Monday, Feb. 15, 1943
What's In It For the U.S.?
At the close of the last war I sat at international council tables representing our nation on vital matters affecting aeronautics. Yet my colleagues and I had been given only a few days . . . to prepare. And across the tables sat representatives of the Allies who had been preparing for months and even years. They were equipped with a program. . . .
Colonel Edgar Staley Gorrell, president of Air Transport Association of America, was testifying last week before a House committee. Like many another U.S. air executive he was not only looking back with regret, he was also looking ahead with foreboding. One day peace would come, and with it the vastest problem in world transportation that peacemakers had ever met. The world had to be opened to the airlines. How could it be done?
Dream Fulfilled. The day of world air transport is no longer a pipe dream. It is here. There is not a meridian on the earth's fat face that freighters and passenger aircraft do not cross. There are few latitudes where they do not operate, none where they cannot. Yet the day of air transport is only dawning. New aircraft with vastly increased loads and ranges (up to 10,000 miles) are all but ready to fly. Behind them, far past the planning stage, are larger craft still. And following them are new technologies that will increase ranges and loads again.
One of the rubs in the problem is that most of these improvements are the developments and properties of the U.S. Driven by war's necessities, the U.S. has developed its passion for big aircraft (beginning with bombers) beyond airmen's most purple dreams. Cast by war as operator of its longest supply routes, the U.S. has literally been driven into the world transport business.
So when crop-haired, electric Major General Harold Lee George of the U.S. Army looks at his Air Transport Command, it is the whole world he sees. At some of his bases camels lug in the fuel for U.S. transports; at others, sledge dogs; at others, Chinese coolies or Untouchables. Seeing what he sees, he can and does say that "to place any limitations on air transport at all would be to deny progress."
Fulfillment Deferred? But to implement that progress, the need now is not for soldiers but for statesmen.
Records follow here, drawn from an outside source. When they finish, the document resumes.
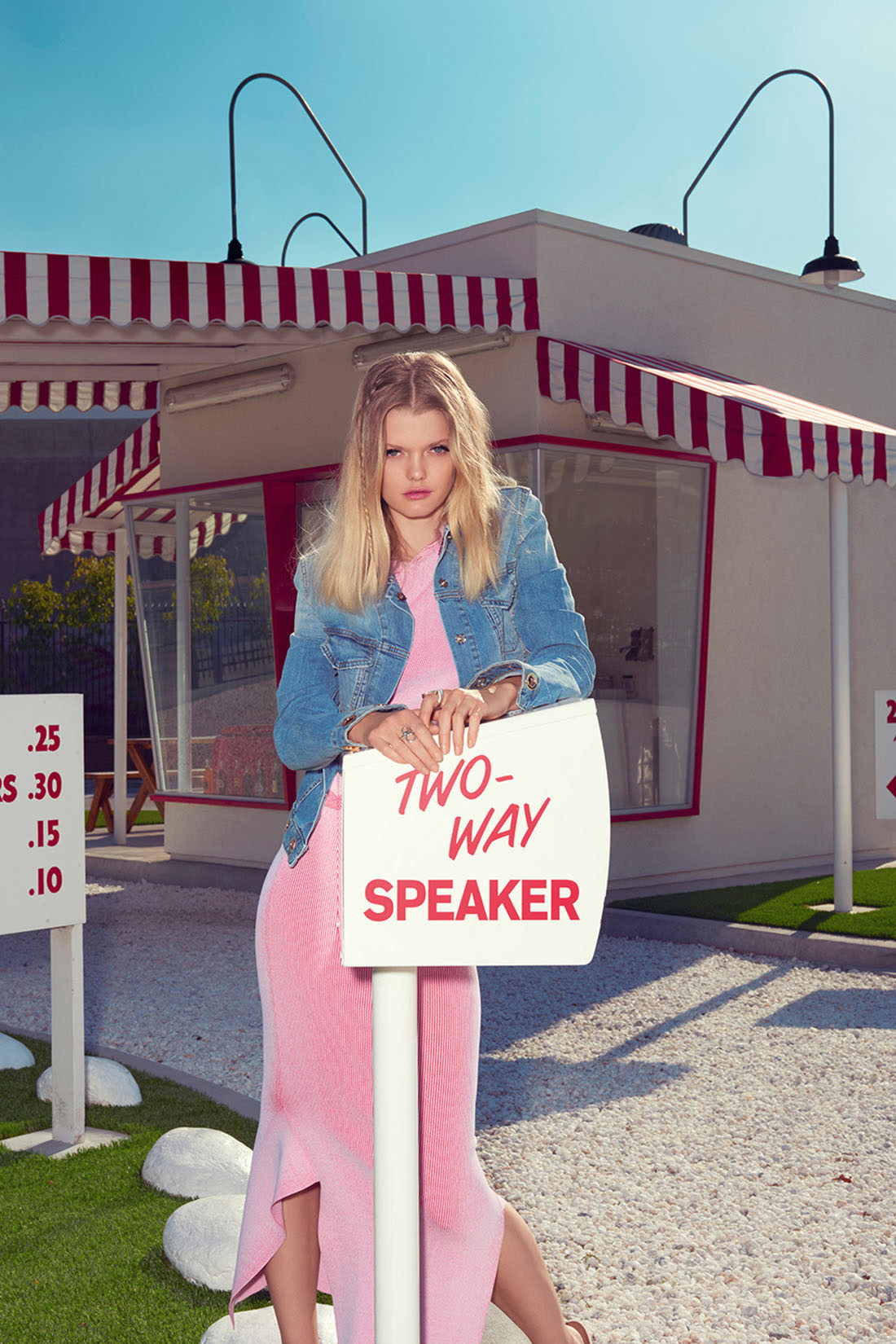 Madame Figaro - Kourtney Roy @ Sparklink
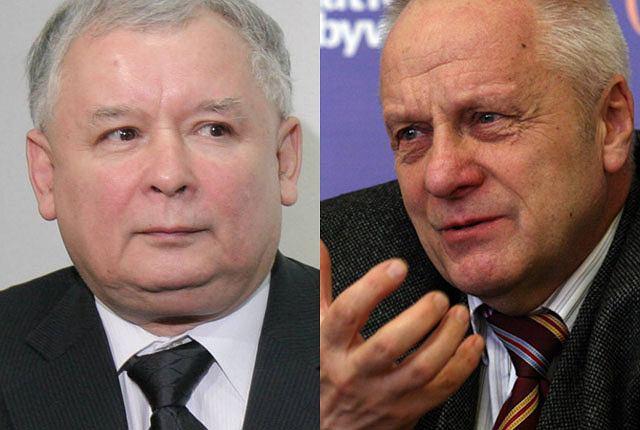Jarosław Kaczyński i Stefan Niesiołowski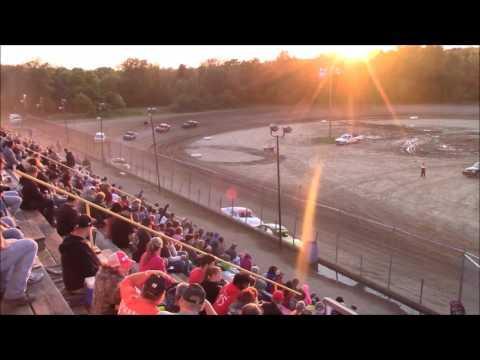 Butler Motor Speedway FWD Heat #1 6/24/17
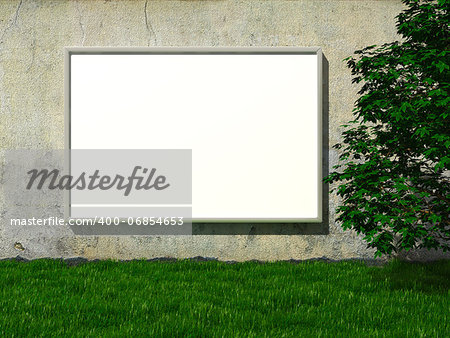 Blank advertising billboard on concrete wall with tree on lawn Stock Photo - Budget Royalty-Free, Image code: 400-06854653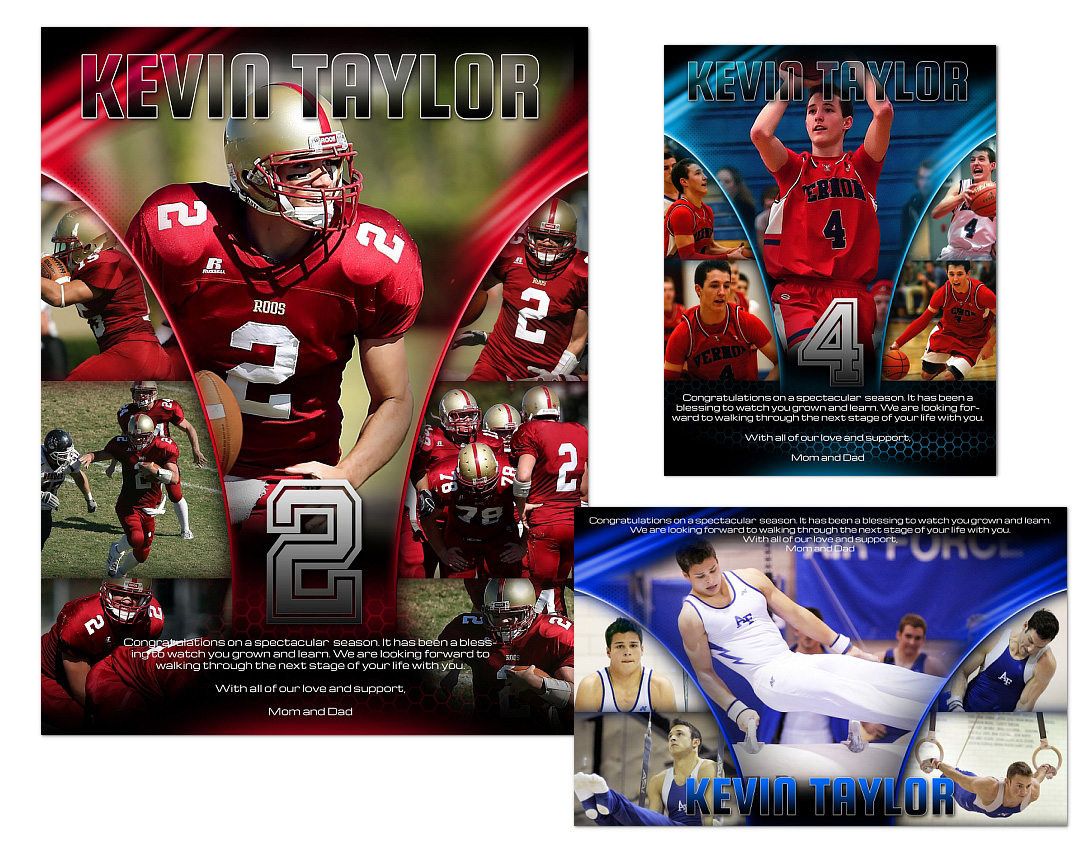 Sports Program Ads Templates 04 1499 Arc4studio Photoshop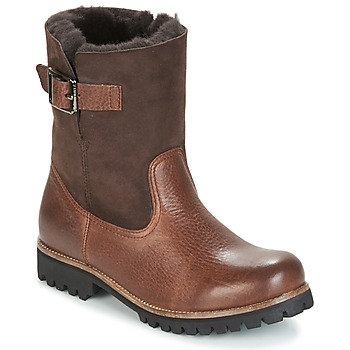 Schoenen Dames Laarzen Blackstone OL05 Brown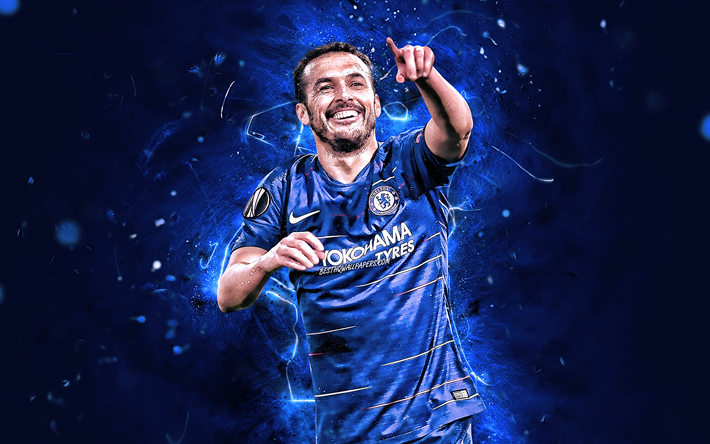 Download wallpapers Pedro, close-up, Chelsea FC, spanish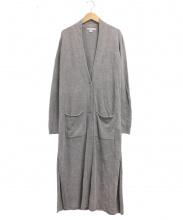 BAREFOOT DREAMS(ベアフット ドリームス)の古着「ロングカーディガン」|ブラウン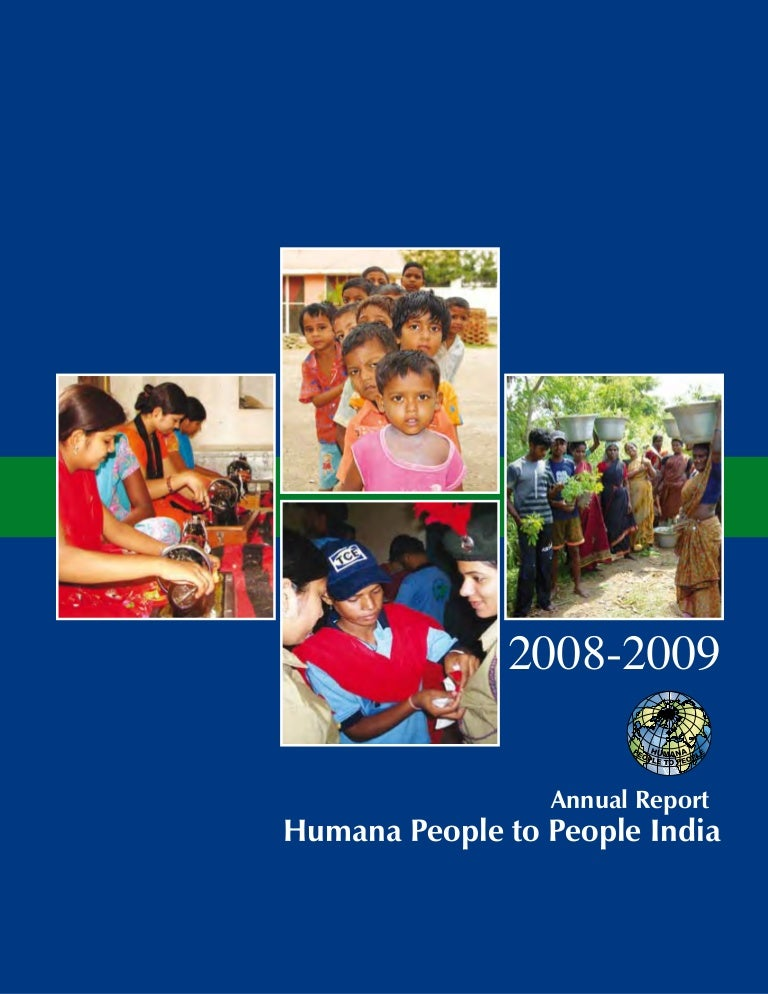 Humana People to People India Annual Report
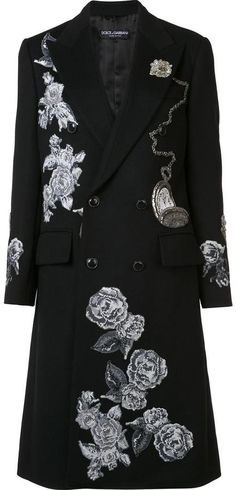 Dolce & Gabbana embroidered appliqué roses coat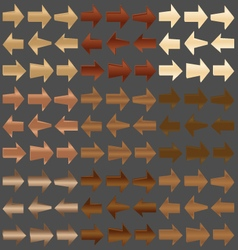 Wooden Arrows vector image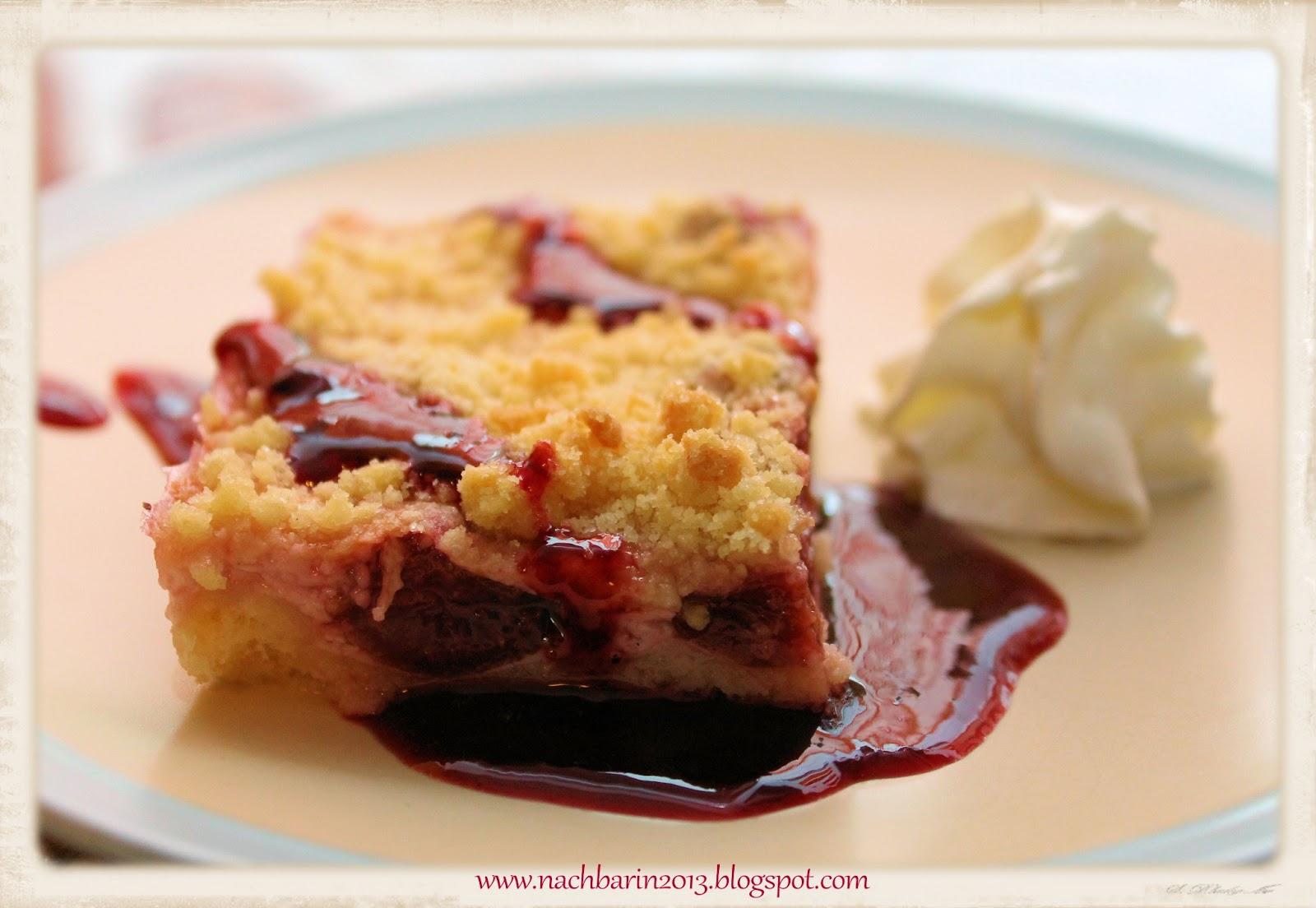 Die Lastige Nachbarin Rezept Kirschkuchen Mit Quark Blechkuchen
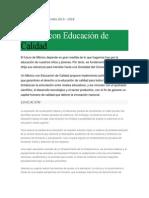 Resumen Plan Nacional de Desarrollo Educación 2013-2018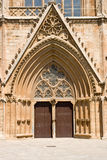 Entrance in Lala Mustafa Pasha Mosque (formerly St. Nicholas Cathedral), Famagusta, Northern Cyprus Royalty Free Stock Image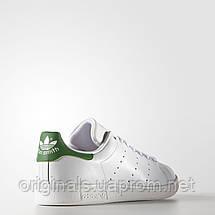 Кроссовки Adidas Stan Smith Originals M20324, фото 3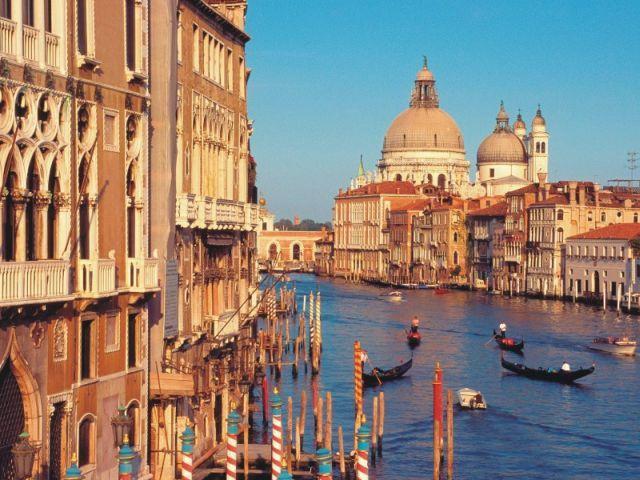 Venecija putovanja 2019
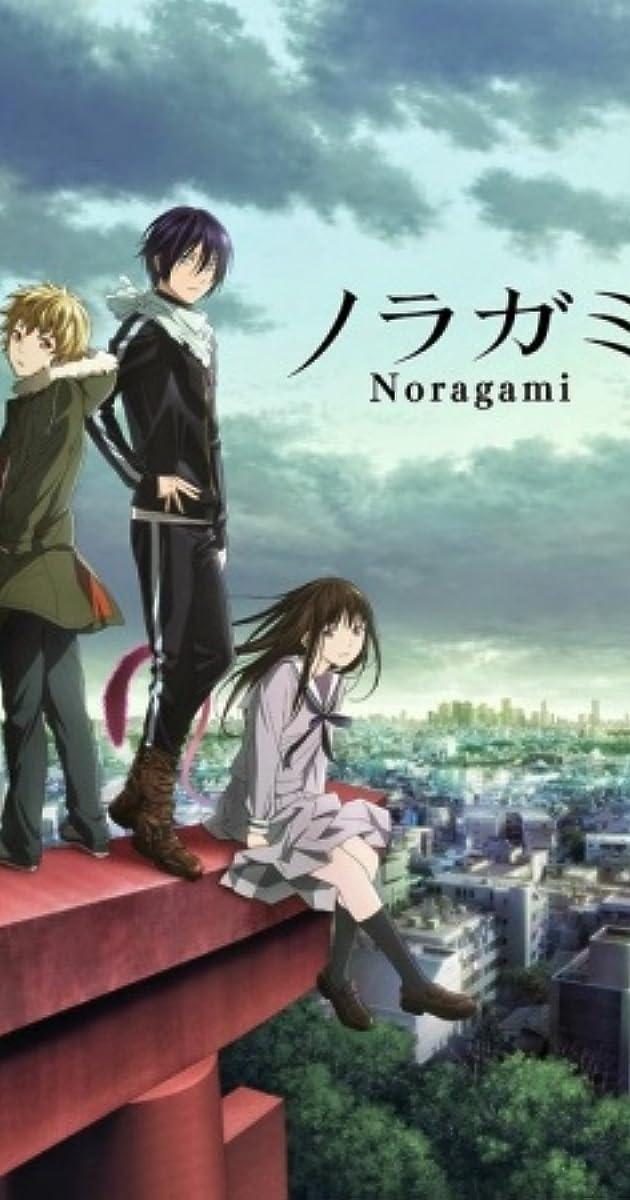 Noragami Tv Series 2014 2016 Imdb Images, Photos, Reviews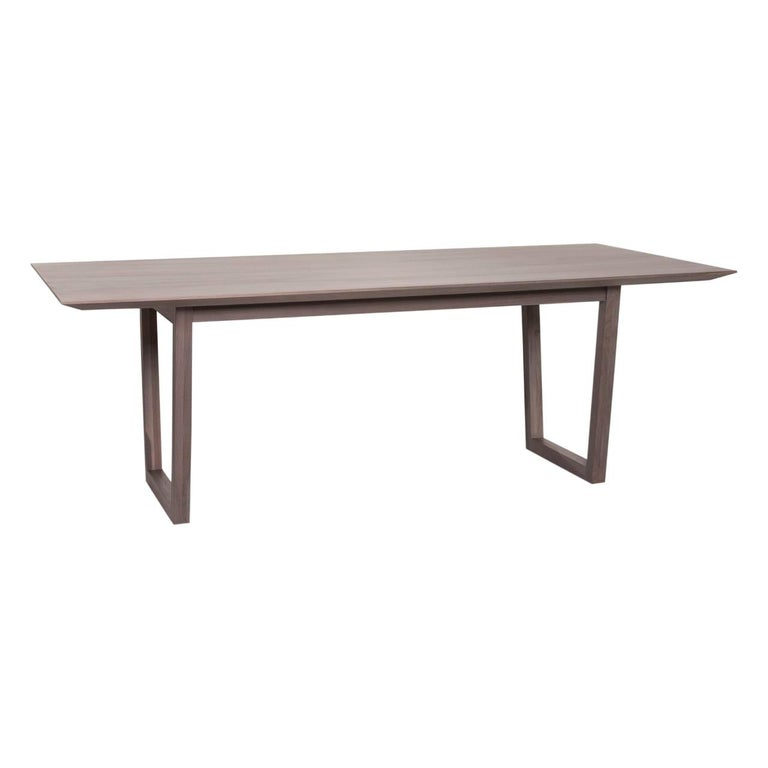 Rolf Benz Wood Dining Table Gray Table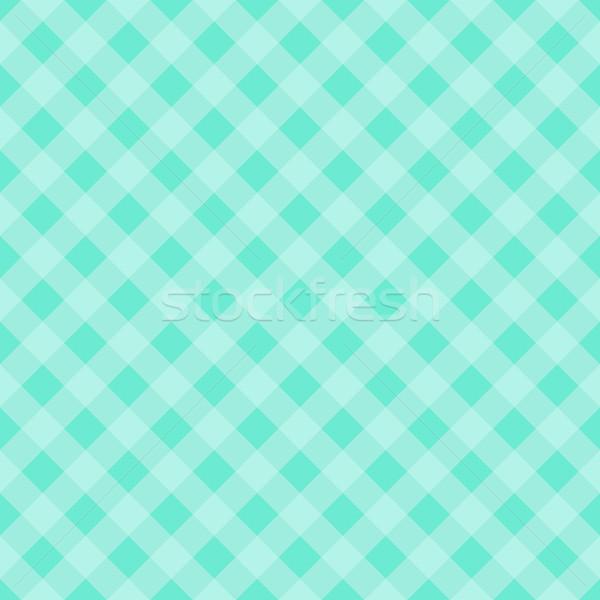 Tischdecke mint Vektor Tabelle Tuch Stock foto © blumer1979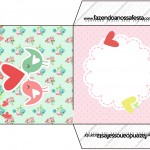 Envelope CD DVD Passarinho Vintage Rosa e Verde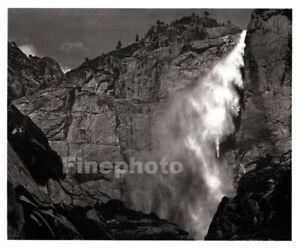 1949 OriginaL ANSEL ADAMS Yosemite Falls Waterfall Landscape Photo Engraving Art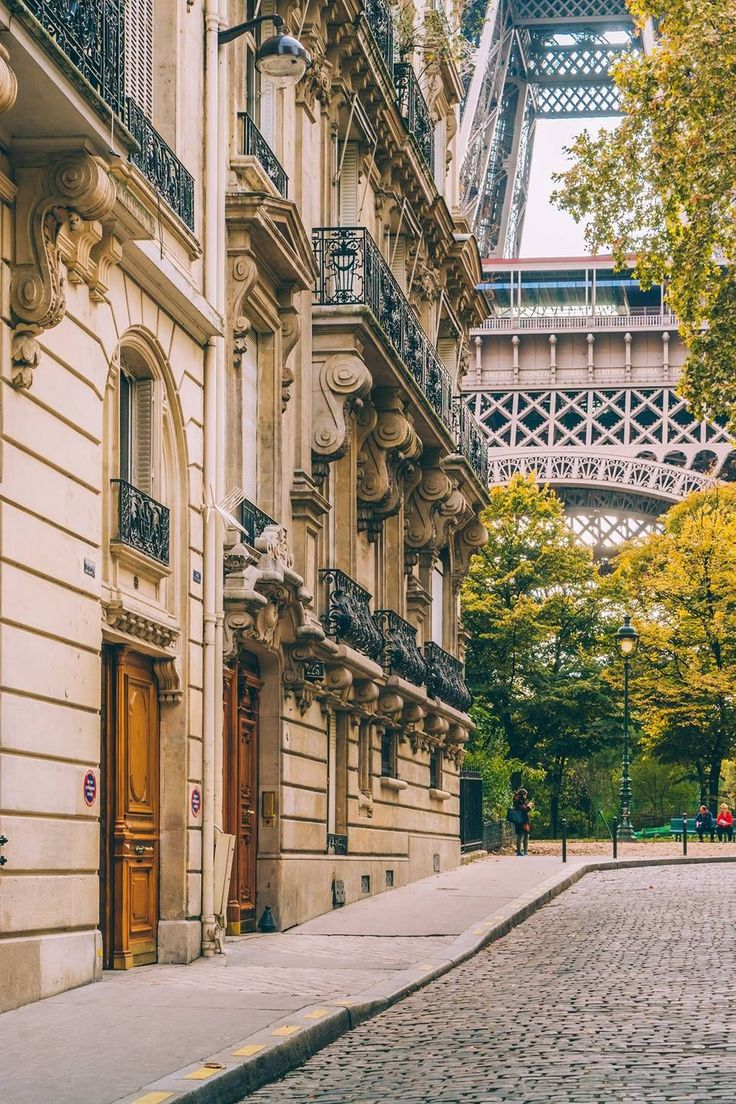 The most beautiful pictures of Paris (and where to take them)
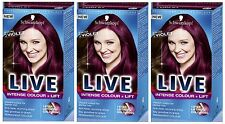 Schwarzkopf LIVE Intense Colour & Lift L76 Ultra Violet Pro Hair Colour Dye x 3
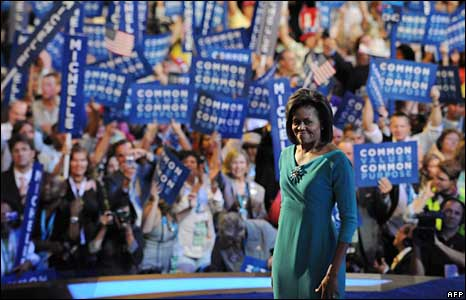 Michelle Obama addresses the Democratic Party's convention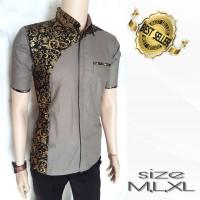 baju kemeja batik pria kombinasi prada 728f6156d2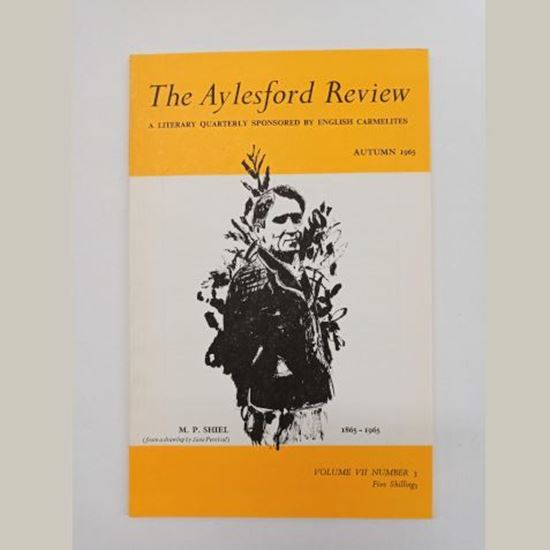 Picture of The Aylesford Review Vol VII Number 3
Though the U.S. has the equipment and the experience no other country has, it is still poor in the pivotal bases on which world air transport depends. Those bases belong to U.S. allies --Britain, Russia and China. Unless U.S. statesmen can wangle the rights to their use, the U.S. will be left at the post. That is why airmen say that now is the time to face the situation.
Aircraft's increasing ranges have changed the old concept of world air trade out of all knowledge. Most of the world's worthwhile trade territory, except for South America, lies in the Northern Hemisphere. The shortest way to points in that hemisphere is by Great Circle routes. All these routes go over the top of the world (see map), where airmen have already demonstrated they can fly.
Thus the shortest U.S. routes to the great trade centers of the world lie across Canada, Russia and China. At many of the terminal points, and at pivotal spots along the routes, the U.S. has already put billions into airdromes, weather reporting stations, radio stations. All these paraphernalia are necessary to world air travel. Yet, six months after the war ends, all will revert to the nation on whose possessions they are built, unless. . . .
Five Freedoms. At this point airmen like Hal George can tell anybody exactly what they want. They are not much concerned with what might be called "freedom of the air"--a phrase not yet fully defined. More than an as-yet-undefined freedom for everybody, they want more freedom for the U.S. To their practical minds, what is wanted is not four freedoms but five: 1) ownership of bases, 2) of customs (so that transient passengers and freight can pass freely), 3) radio communications, 4) operations without unreasonable interference, 5) weather observation. To secure these five points is the statesman's problem. Airmen can only state it.
The most effective guarantee of world air transport and its promise of world peace would be complete freedom of the air--the right of any nation's planes to fly over any other nation. Yet Britain, for one, forced by war to the exclusive building of warplanes and the consequent neglect of commercial aviation, is hardly likely to agree offhand. If she did, it would mean world domination of trade by the U.S. Russia is in a like situation; so is China.
Even U.S. airmen are doubtful of the wisdom of unqualified freedom of the air: along with its easing of trade routes it would also carry a constant menace. Free air traffic by all nations would expose the peaceful to surprise air attack.
Trading in Order. But airmen see great hope in qualified freedom. The broad-minded concede that, since the U.S. has the tools and the know-how, and Britain most of the bases, the obvious thing to do is to strike a bargain. For its share of the bargain, the U.S. is likely to have to trade more than the five freedoms at its own ports of entry. To keep title to some of the bases it has built, and to fly its planes over other countries, it may have to give up airplanes, manufacturing methods, even experienced airmen, to the airlines of other nations.
The U.S. will have to strike a bargain, too, with China and Russia, knowing that in their case it can lay far less claim to the five freedoms than it can in dealing with Britain. It will have to bargain with Liberia, Persia, Sweden, many another noncombatant that is under no obligation for U.S. help in World War II. For airmen the bargaining cannot begin too soon.